Despite these same tactics fogging up the characters and occasionally the plot, I allowed the play to become a contemporary commentary on war, which would not have happened at all without the bit from the program. Without the program, the play contained nothing to suggest a contemporary debate. It was essentially a straightforward delivery of the text, with the opposing sides of the war played by the same characters who merely suggested sides by changing the color of their armbands and knocking over an empty trunk.

The most interesting experience I had as an audience member was during Act IV; Scene I. During this scene the king goes in disguise to talk to the soldiers of the war. During this scene the king and the soldiers banter back and forth questioning the worth of the king and the validity of his declarations of war. They ask if the king be immoral in his pursuits are we the soldiers immoral as well. They question who is to blame and at what cost.

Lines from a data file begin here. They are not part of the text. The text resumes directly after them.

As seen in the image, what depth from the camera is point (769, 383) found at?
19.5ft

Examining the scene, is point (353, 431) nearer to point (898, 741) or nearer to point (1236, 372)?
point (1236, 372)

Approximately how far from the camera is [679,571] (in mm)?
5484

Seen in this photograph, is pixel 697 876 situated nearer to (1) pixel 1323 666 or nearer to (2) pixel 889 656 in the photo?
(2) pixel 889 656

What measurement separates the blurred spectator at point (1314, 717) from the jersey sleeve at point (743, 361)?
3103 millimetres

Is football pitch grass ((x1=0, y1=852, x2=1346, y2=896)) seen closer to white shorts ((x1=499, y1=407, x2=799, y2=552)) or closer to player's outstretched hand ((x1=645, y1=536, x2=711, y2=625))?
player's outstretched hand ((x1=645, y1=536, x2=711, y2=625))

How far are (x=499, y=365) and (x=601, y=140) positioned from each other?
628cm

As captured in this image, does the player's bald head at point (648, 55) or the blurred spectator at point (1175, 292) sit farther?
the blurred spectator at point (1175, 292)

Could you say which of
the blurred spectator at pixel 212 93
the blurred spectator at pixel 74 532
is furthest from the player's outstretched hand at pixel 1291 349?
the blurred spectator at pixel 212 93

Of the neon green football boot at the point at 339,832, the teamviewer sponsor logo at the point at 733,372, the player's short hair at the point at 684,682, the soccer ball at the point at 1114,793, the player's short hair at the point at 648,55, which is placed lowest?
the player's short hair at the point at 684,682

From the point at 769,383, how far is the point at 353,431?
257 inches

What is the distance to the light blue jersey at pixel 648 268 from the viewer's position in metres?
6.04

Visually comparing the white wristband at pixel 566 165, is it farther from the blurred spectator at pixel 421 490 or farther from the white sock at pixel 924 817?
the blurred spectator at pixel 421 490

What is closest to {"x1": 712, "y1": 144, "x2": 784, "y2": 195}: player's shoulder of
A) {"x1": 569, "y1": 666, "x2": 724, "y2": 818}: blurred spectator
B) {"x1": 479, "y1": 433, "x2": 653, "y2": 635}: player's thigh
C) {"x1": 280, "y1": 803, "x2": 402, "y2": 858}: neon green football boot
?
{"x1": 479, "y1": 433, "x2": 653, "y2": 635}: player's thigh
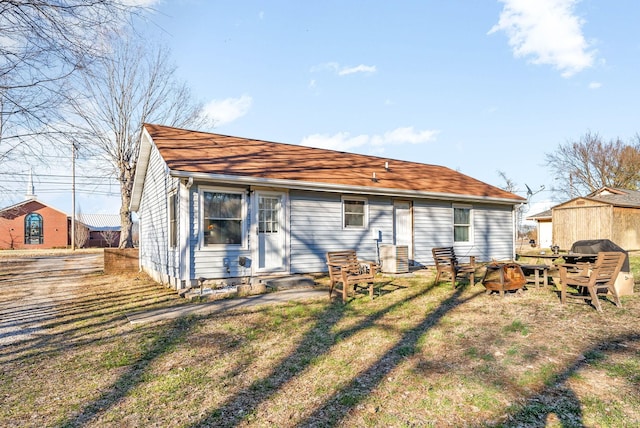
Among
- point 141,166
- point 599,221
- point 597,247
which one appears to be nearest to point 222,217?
point 141,166

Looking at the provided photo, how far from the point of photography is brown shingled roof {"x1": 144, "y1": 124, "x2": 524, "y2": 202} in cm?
955

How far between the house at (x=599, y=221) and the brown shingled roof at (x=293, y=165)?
36.7 feet

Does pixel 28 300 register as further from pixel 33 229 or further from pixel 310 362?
pixel 33 229

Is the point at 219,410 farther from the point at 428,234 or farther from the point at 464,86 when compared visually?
the point at 464,86

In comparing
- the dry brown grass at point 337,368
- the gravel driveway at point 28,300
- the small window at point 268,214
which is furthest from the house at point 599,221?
the gravel driveway at point 28,300

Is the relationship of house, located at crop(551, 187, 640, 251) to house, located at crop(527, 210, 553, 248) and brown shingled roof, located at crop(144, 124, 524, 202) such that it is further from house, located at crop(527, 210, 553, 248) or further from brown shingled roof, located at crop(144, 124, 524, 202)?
brown shingled roof, located at crop(144, 124, 524, 202)

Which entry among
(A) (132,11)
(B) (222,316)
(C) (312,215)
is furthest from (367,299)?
(A) (132,11)

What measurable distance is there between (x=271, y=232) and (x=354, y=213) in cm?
274

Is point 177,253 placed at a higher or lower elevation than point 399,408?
higher

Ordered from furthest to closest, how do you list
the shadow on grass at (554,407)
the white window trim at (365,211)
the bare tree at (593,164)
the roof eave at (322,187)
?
the bare tree at (593,164), the white window trim at (365,211), the roof eave at (322,187), the shadow on grass at (554,407)

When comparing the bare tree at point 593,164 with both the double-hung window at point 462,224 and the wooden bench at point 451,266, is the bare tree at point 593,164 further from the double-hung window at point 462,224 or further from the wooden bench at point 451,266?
the wooden bench at point 451,266

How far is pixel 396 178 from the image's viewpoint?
13.0 meters

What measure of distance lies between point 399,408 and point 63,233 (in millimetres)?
44420

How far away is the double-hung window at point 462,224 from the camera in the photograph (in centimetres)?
1345
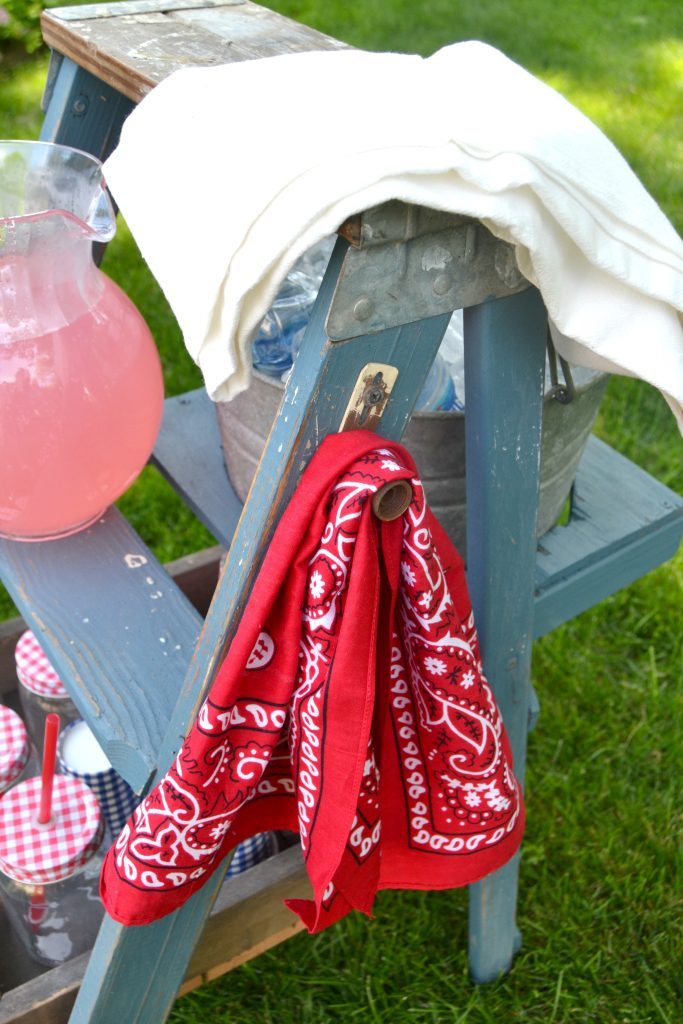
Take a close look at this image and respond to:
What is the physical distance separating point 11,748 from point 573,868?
837 mm

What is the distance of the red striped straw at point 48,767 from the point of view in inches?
45.1

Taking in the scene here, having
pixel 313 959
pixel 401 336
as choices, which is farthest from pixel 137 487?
pixel 401 336

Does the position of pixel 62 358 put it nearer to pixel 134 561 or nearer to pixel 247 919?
pixel 134 561

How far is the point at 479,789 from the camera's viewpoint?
37.1 inches

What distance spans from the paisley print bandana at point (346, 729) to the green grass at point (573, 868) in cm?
31

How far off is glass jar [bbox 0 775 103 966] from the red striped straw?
1 centimetres

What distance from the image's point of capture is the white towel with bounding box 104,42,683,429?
67 cm

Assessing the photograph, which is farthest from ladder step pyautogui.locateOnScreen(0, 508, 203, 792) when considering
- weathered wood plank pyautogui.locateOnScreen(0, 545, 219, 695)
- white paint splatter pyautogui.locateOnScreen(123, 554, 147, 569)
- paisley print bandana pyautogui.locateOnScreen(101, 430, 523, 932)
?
weathered wood plank pyautogui.locateOnScreen(0, 545, 219, 695)

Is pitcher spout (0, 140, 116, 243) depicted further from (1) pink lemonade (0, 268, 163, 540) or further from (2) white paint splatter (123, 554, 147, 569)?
(2) white paint splatter (123, 554, 147, 569)

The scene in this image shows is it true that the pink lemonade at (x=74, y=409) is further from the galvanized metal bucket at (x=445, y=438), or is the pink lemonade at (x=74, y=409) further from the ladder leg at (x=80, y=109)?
the ladder leg at (x=80, y=109)

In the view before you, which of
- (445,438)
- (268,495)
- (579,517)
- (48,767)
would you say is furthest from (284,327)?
(48,767)

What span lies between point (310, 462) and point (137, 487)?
1392 mm

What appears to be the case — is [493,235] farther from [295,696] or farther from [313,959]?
[313,959]

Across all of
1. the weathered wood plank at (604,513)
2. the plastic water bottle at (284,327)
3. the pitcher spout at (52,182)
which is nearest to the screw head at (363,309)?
the plastic water bottle at (284,327)
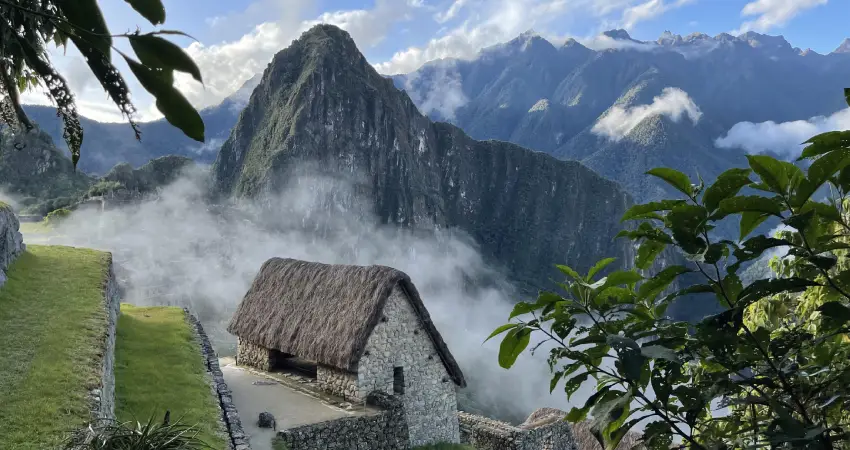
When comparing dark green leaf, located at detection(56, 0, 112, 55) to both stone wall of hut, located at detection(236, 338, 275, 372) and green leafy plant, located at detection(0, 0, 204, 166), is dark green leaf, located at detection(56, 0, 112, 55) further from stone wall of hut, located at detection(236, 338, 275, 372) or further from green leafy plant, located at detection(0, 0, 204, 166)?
stone wall of hut, located at detection(236, 338, 275, 372)

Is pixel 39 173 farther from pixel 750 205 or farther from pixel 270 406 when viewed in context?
pixel 750 205

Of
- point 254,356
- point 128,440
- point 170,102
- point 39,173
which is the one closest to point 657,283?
point 170,102

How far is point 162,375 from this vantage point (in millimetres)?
8203

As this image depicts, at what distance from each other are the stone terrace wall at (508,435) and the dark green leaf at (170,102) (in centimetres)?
1202

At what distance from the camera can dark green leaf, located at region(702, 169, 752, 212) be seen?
1242 mm

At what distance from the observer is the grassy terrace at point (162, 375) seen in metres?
6.77

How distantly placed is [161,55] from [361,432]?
960 cm

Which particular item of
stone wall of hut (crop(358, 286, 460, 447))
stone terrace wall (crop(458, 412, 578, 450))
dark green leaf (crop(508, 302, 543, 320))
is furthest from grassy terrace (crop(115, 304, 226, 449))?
stone terrace wall (crop(458, 412, 578, 450))

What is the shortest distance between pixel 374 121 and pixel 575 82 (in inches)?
2788

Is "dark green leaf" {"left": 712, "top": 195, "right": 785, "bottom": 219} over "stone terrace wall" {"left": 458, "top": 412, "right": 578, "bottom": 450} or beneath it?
over

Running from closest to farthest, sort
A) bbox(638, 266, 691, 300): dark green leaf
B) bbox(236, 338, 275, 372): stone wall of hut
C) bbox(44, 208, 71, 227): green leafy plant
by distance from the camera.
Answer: bbox(638, 266, 691, 300): dark green leaf, bbox(236, 338, 275, 372): stone wall of hut, bbox(44, 208, 71, 227): green leafy plant

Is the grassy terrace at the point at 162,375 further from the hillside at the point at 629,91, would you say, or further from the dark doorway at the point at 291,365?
the hillside at the point at 629,91

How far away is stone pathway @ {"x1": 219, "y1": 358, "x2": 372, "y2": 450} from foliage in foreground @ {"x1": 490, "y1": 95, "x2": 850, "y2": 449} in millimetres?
7831

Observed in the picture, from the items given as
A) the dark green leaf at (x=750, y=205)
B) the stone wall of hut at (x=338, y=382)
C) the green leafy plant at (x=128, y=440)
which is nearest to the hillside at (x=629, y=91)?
the stone wall of hut at (x=338, y=382)
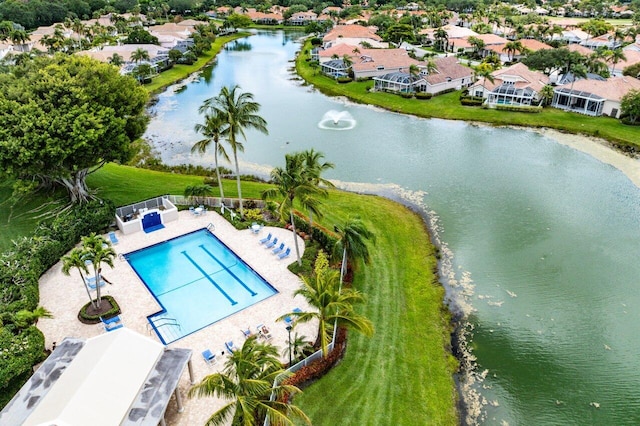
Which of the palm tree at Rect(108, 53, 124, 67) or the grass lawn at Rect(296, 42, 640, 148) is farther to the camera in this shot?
the palm tree at Rect(108, 53, 124, 67)

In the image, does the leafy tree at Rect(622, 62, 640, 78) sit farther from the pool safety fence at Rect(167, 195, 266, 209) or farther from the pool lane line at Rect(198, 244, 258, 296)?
the pool lane line at Rect(198, 244, 258, 296)

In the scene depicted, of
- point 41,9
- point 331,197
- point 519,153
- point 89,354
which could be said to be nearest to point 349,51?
point 519,153

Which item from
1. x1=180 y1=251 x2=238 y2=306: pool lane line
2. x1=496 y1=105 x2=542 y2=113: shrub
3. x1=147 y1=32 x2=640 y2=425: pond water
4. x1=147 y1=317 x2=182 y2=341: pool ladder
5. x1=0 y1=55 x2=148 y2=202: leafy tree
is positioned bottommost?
x1=147 y1=32 x2=640 y2=425: pond water

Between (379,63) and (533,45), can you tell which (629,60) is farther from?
(379,63)

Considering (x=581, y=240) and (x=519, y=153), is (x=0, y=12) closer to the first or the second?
(x=519, y=153)

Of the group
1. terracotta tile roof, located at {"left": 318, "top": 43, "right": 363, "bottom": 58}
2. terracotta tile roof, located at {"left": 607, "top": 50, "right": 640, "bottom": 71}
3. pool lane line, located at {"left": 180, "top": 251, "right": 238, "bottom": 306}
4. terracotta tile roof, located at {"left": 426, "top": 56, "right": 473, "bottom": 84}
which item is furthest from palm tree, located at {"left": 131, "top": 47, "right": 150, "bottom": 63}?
terracotta tile roof, located at {"left": 607, "top": 50, "right": 640, "bottom": 71}

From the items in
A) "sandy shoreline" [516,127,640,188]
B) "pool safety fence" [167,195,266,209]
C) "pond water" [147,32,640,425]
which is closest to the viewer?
"pond water" [147,32,640,425]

As an audience member having read the program this became the most fascinating scene where the voices of the soldiers who presumably paid the ultimate wartime price and once owned the boots set up at the beginning and end of the play are given the chance to express their concerns and directly show me a conversation the dead might have with those in power during wartime.

As I mentioned before this is both a good thing and a thing of questionable worth. It was a great experience to have as an audience member, but how might it have been achieved without the use of an insert in the program? That my question for the bold members of Bakerloo Theatre Project and I believe that even without my blogpost they will grow to answer this question on their own.